GDM is associated with obstetric risks for mother and baby, as well as post-partum metabolic changes that can advance to chronic cardiometabolic dysfunction later in both mother and offspring. This intergenerational effect of GDM has been identified as a critical contributor to increases in the prevalence of both obesity and diabetes.
Exercise is an established essential treatment for the prevention and management of type 2 diabetes. Yet the utilisation of exercise as a primary therapy for GDM remains limited.
This webinar will provide an overview of the physiological complexities of glycaemic control in women with GDM, the current evidence for effectiveness of exercise for GDM prevention and management, and the practical implications for exercise prescription for glycaemic control in pregnant women, including those with GDM.
Specifically, this will explore normal and abnormal metabolic changes in pregnancy; the short and long-term adverse effects of poor maternal glycaemic control on cardiometabolic responses in mother and offspring; the current challenges that beliefs and behaviours of pregnant women provide in utilising exercise as a strategy for improving glycaemic control; and what the evidence currently supports in terms of the effectiveness of exercise for women at risk of, or diagnosed with GDM.
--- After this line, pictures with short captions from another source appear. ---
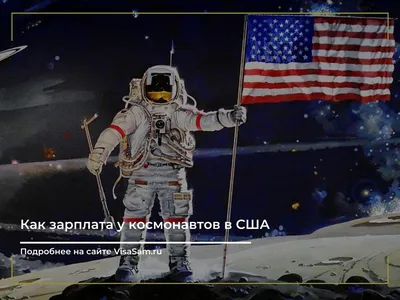 Наша дата: 63 года назад в СССР был сформирован первый отряд космонавтов -  НИА-КАЛИНИНГРАД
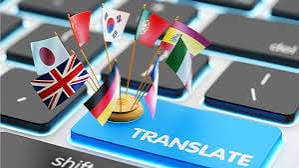 دفتر ترجمه ائلوین (پذیرش ۲۴ ساعته)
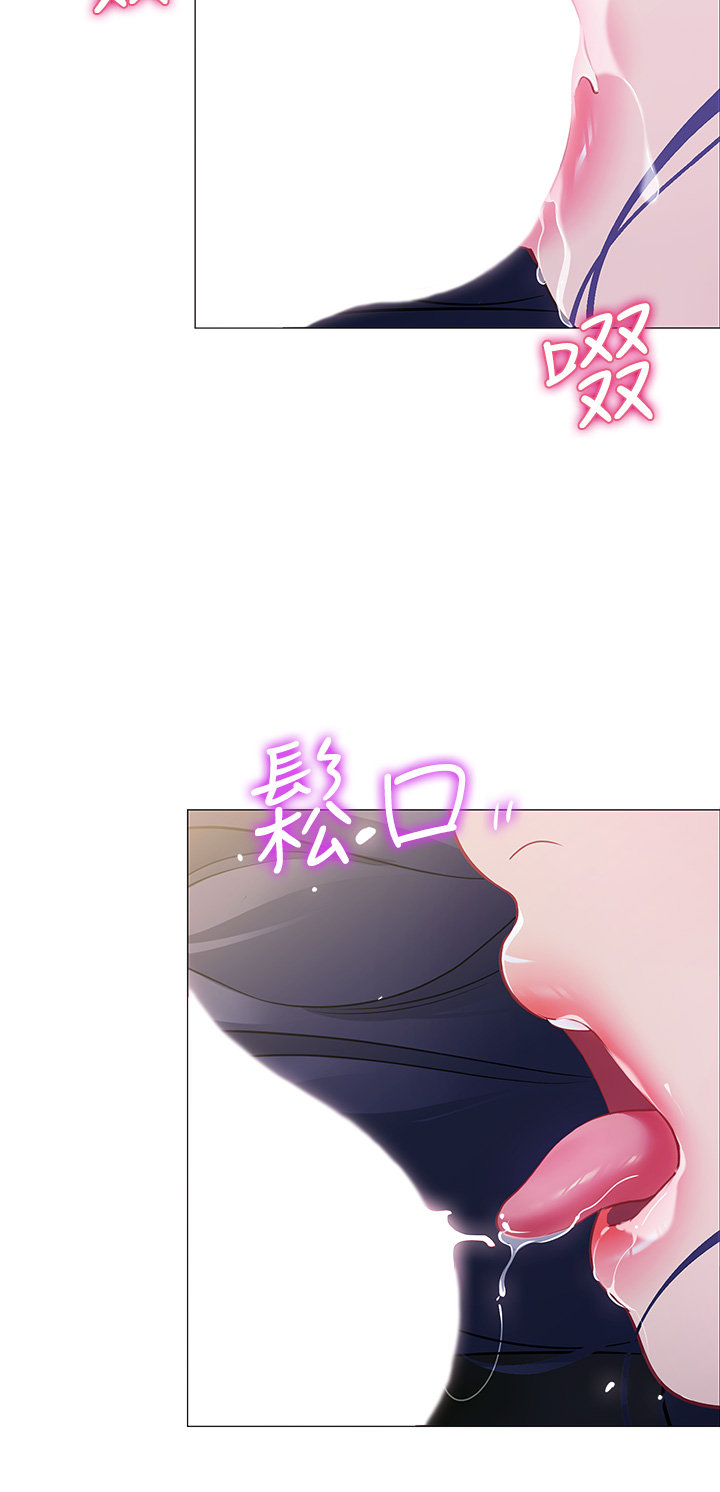 [Manhwa] Secrets in the tent Plot, mature woman, big breasts#[49P]-39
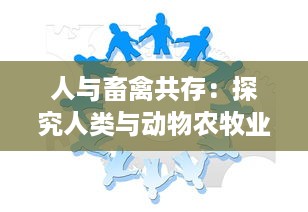 人与畜禽共存：探究人类与动物农牧业共同生存发展的新型合作模式CROPROATION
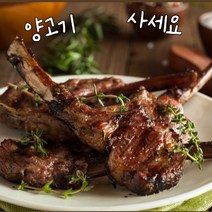 양고기 양갈비프렌치랙 숄더랙 숄더렉 500g, 양고기 숄더 500g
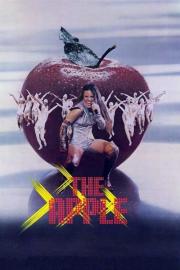 The Apple filmas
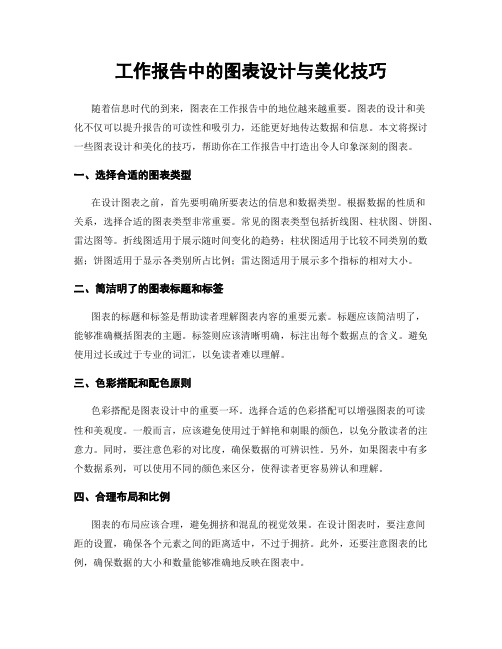 工作报告中的图表设计与美化技巧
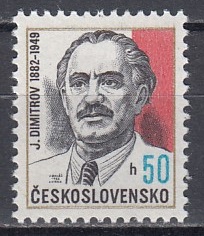 Czechosłowacja Mi 2659 czyste**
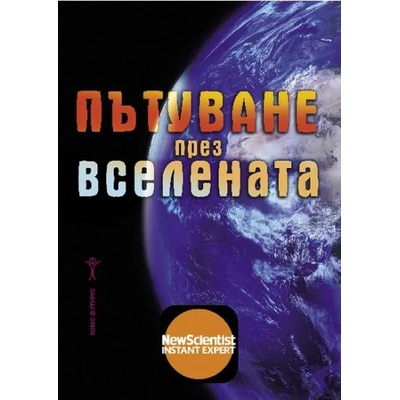 Пътуване през Вселената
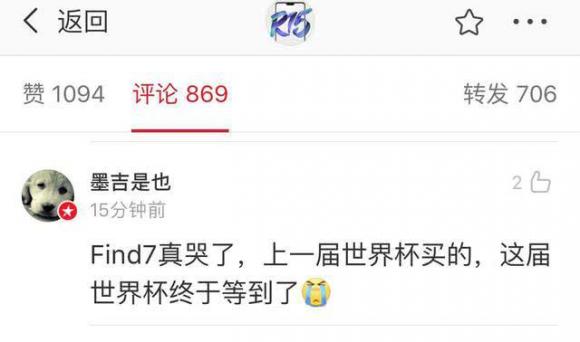 oppofindx官宣视频,oppofindx推广视频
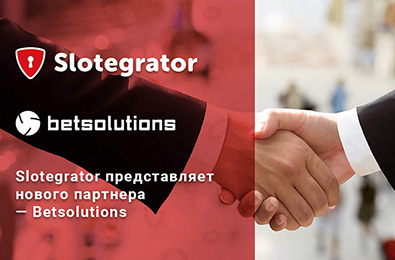 Slotegrator заключает сотрудничество с Betsolutions Slotegrator заключает сотрудничество с Betsolutions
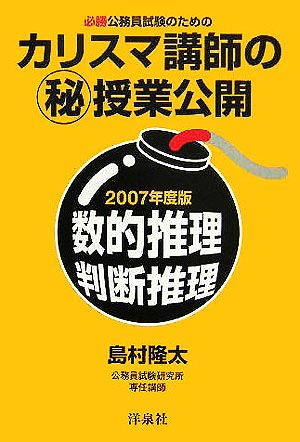 必勝公務員試験のためのカリスマ講師のマル秘授業公開(2007年度版) 数的推理・判断推理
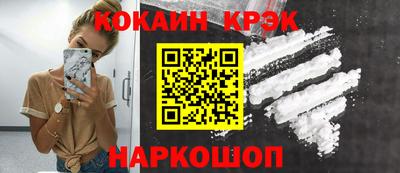 прущая мука Кунгур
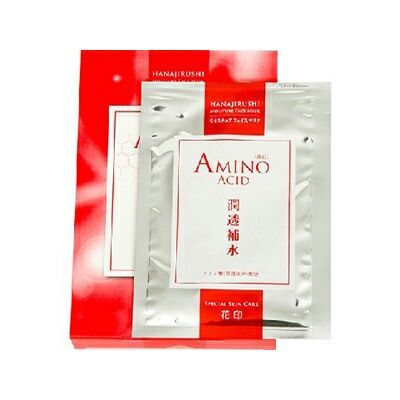 花印舒緩修護面膜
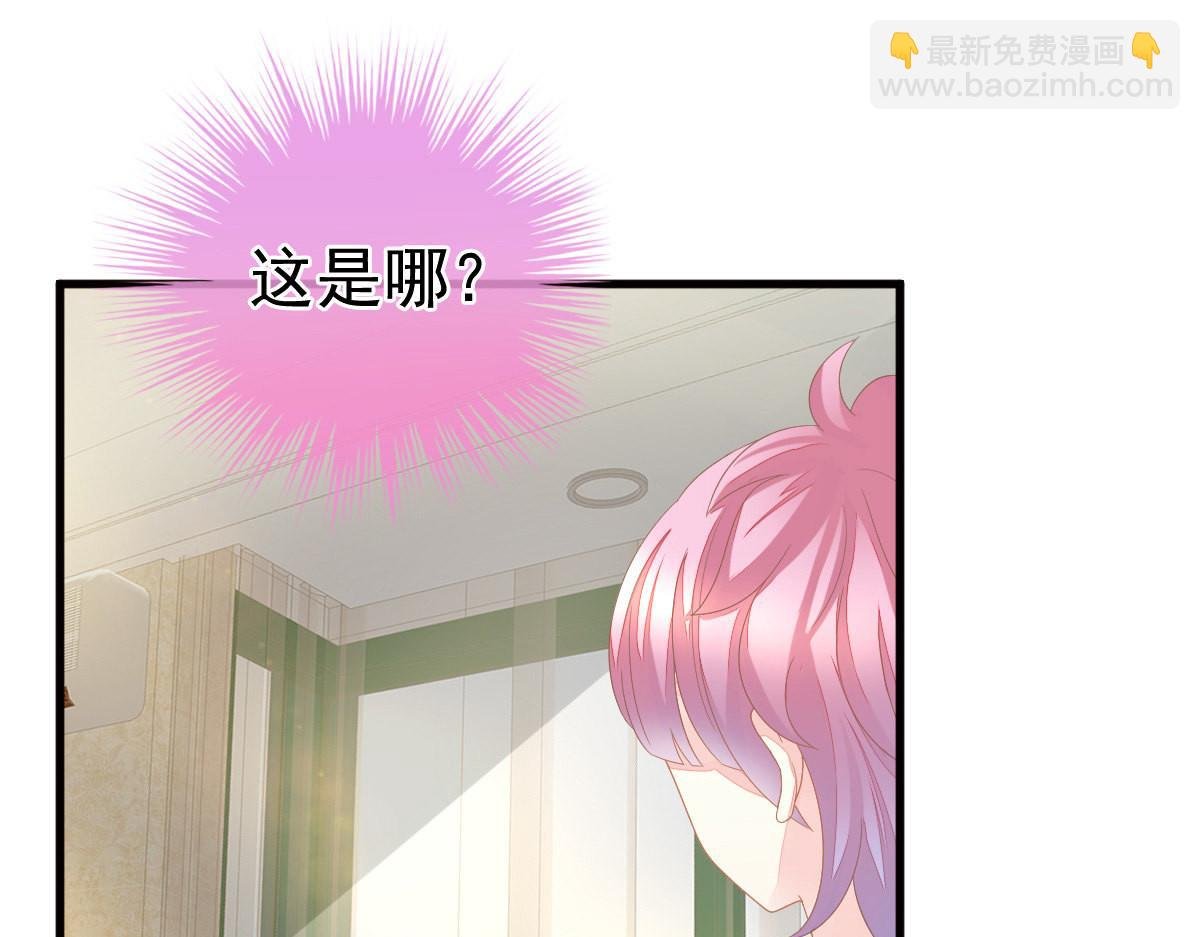 第2话 丑女变身女神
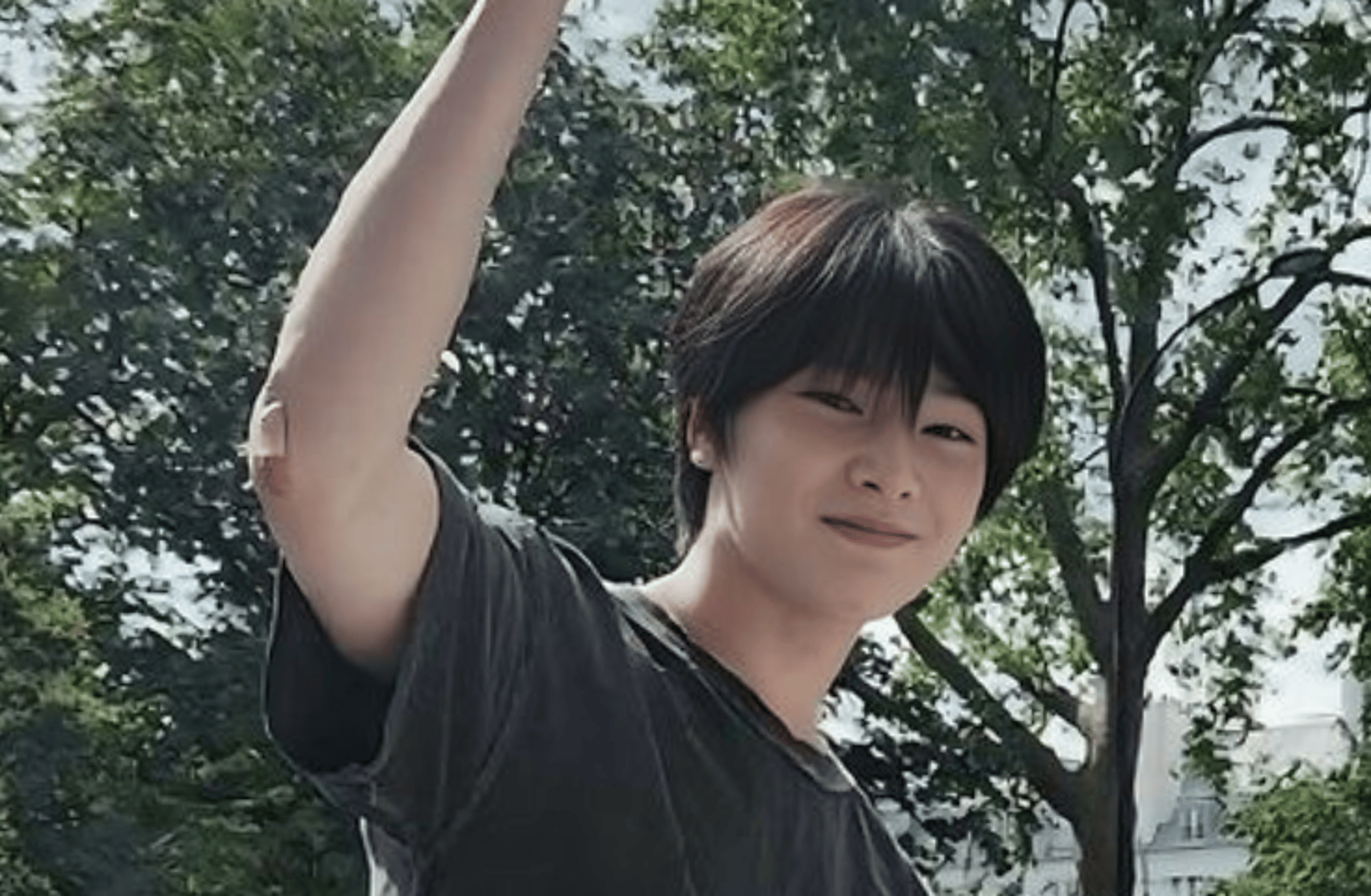 Jeongin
The recording is of a webinar presented by ESSA on 25 September 2019.
Presented by Ms Angela Douglas, MSc(Res), BExScRehab(Hon 1), ESSAM, AEP
Angela currently works at the University of Canberra, teaching across a range clinical domains and professional practice areas of the EP degree and managing the clinical placement program. She previously held a similar role at the University of Wollongong. Angela has worked as an AEP since 2006 and has been fortunate to gain a wide range of clinical practice experience in multidisciplinary services within hospitals, private practice, medical centres, and community-based programs.
Angela completed her M.Sc (Research) degree looking into therapeutic effects of exercise for glycaemic control during pregnancy. She recently presented the outcomes of her study at the British Association for Sport and Exercise Science (BASES) annual conference in Harrogate, UK.
Her interest in metabolic health also extends to mental health, particularly around reducing physical health disparity and enhancing mental health consumer access to allied health services as part of standard care. She has a strong interest in fostering true person-centred care, therapeutic relationships, community engagement and emerging student placements in non-traditional settings as a means for growing allied health in critical areas.
Angela has been on the ESSA Professional Standards Council since 2015, and prior to that was part of the NSW ESSA State Chapter since 2009.